Top of Reading passage

Another thing one must do is consider the area demographics. For example, is the overall area population continually growing or are the numbers slowly declining? A decreasing population in the area gives a hint that the property is experiencing a slump, and it’s best to avoid investing in it.

One such property that shines well in terms of location and demographics is Sheth Cnergy – a commercial office space in Thane West. Right near the Eastern Express Highway and near Viviana mall – this upcoming project is all set to be an iconic commercial space in the city. Along with spacious and well ventilated office spaces, the building also has beautiful terrace gardens, cafeterias, sit out spaces, a naturally lit environment, top notch security and more!

2. Understand market dynamics

The real estate market is ever-changing, giving birth to new trends and dynamics that help you decide which type of commercial sector is feasible to invest in. Hence, understanding these dynamics is a crucial factor, before you invest in a commercial property.

For example, the covid-19 pandemic has decreased the total number of footfalls in malls leading to a drop in retail investing. However, working from home has become the new norm and retail delivery has significantly increased leading to a rise in demand for industrial spaces such as warehouses as well as data centres.

3. Check documentation and approvals

Get an estimate of the documentation needed for the legal process of buying the commercial property. All documents such as planning permits, mortgage-related papers, tax documents, utility bills, approvals, and more need to be thoroughly checked by your legal advisors.

Bottom of Reading passage
Top of Data extracts

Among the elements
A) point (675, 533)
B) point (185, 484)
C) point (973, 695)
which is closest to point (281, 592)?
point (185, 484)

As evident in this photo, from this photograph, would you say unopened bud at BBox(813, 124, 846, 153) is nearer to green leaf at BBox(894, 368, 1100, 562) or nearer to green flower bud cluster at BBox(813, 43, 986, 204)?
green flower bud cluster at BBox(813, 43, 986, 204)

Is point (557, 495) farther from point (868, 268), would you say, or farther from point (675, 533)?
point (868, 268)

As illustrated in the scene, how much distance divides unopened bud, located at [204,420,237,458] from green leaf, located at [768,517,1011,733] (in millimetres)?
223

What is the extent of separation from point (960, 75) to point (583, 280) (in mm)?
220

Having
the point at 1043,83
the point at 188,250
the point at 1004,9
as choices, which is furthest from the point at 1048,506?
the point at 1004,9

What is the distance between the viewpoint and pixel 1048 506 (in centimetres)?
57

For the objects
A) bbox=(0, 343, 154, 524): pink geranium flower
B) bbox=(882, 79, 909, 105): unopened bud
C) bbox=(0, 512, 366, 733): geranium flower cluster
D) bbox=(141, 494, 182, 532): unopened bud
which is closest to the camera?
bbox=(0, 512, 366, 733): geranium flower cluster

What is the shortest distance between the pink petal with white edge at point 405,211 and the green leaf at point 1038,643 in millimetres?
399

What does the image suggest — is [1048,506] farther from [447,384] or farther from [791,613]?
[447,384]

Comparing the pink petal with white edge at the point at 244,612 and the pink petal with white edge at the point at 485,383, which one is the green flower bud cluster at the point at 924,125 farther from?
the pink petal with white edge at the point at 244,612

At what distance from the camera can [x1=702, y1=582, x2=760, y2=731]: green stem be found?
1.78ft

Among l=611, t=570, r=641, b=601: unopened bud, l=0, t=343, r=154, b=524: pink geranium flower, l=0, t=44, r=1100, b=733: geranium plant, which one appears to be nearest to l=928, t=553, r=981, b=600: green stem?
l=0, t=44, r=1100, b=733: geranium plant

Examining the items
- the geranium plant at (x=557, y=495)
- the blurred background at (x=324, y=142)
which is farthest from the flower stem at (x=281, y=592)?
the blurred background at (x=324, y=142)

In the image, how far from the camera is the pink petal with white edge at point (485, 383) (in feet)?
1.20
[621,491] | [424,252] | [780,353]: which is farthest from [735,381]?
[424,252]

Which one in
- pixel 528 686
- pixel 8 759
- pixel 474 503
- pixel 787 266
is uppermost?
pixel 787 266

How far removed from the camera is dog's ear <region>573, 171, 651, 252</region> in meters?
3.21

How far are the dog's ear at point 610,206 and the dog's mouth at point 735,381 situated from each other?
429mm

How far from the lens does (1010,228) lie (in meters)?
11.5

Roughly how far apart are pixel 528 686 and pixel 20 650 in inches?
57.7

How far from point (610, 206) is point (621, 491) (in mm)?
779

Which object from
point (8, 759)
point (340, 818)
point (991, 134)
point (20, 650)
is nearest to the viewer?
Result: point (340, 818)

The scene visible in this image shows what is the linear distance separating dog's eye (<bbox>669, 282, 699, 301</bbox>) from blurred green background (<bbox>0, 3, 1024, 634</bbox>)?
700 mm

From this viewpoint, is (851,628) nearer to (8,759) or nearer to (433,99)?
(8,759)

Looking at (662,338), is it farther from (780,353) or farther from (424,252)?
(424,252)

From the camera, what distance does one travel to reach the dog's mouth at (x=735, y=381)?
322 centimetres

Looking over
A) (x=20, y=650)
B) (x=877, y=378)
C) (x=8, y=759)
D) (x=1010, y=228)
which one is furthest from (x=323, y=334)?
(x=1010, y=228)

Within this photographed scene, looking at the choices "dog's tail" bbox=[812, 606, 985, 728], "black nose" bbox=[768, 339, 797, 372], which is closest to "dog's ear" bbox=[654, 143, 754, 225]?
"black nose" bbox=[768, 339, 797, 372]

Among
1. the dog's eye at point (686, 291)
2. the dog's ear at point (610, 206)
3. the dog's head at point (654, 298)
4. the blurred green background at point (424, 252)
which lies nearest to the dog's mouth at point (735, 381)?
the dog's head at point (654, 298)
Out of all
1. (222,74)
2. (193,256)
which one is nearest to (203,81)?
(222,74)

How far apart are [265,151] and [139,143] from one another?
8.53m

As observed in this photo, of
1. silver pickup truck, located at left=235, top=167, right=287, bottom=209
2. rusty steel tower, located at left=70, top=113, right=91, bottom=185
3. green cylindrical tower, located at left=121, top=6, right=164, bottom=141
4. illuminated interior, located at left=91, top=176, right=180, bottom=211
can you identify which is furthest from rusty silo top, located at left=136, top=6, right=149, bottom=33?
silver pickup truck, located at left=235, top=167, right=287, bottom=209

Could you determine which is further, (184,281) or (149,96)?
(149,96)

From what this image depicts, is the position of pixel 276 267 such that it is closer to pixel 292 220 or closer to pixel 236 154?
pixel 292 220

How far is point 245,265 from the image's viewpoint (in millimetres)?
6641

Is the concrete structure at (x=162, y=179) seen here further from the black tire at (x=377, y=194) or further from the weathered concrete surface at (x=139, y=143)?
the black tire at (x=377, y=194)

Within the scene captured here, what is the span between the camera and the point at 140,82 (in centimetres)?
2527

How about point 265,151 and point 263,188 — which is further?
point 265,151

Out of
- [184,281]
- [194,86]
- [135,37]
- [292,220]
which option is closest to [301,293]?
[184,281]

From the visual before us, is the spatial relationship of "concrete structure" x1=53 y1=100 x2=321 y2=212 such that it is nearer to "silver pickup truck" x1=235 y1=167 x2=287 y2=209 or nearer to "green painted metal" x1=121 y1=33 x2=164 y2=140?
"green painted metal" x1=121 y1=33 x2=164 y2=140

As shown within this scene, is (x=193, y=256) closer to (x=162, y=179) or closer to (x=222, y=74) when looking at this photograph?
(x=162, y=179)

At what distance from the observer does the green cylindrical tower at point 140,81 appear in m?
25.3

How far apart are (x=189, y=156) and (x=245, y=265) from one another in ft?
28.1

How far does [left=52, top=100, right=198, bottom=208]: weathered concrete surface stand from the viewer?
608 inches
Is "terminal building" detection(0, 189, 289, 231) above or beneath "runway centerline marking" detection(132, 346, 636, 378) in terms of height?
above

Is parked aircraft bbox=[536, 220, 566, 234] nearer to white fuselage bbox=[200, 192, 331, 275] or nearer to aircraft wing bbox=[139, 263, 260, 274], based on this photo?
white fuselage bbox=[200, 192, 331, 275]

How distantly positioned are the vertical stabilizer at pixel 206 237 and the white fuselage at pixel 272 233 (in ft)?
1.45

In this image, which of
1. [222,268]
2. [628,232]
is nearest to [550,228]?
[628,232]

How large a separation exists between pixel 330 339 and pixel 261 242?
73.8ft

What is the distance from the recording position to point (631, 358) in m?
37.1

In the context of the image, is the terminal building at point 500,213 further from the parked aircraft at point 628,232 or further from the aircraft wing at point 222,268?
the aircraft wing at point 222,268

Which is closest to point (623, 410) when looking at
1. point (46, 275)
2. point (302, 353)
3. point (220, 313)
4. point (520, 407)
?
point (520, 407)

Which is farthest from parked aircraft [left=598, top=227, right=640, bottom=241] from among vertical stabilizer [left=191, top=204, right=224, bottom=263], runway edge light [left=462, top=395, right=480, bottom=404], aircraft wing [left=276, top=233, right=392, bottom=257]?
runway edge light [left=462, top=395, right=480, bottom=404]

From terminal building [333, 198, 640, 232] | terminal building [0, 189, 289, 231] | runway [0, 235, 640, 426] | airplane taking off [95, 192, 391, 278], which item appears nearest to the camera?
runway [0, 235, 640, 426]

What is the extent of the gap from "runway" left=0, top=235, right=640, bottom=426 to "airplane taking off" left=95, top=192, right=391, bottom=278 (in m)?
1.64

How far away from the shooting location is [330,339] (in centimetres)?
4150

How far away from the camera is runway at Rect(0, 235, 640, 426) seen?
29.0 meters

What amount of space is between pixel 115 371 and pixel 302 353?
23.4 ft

Bottom of Data extracts

_Explore the material_
**a)** Summarize the excerpt on commercial property investment in two sentences.
**b)** Quote everything in the commercial property excerpt from "3. Check documentation" down to "your legal advisors.".

_Your responses_
**a)** Before investing in commercial property, one should consider area demographics, since a declining population hints at a slump, and understand market dynamics, such as the pandemic-driven drop in retail investing and rising demand for warehouses and data centers. Buyers should also have their legal advisors thoroughly check all documents, including planning permits, mortgage-related papers, tax documents, utility bills, and approvals.

**b)**
3. Check documentation and approvals

Get an estimate of the documentation needed for the legal process of buying the commercial property. All documents such as planning permits, mortgage-related papers, tax documents, utility bills, approvals, and more need to be thoroughly checked by your legal advisors.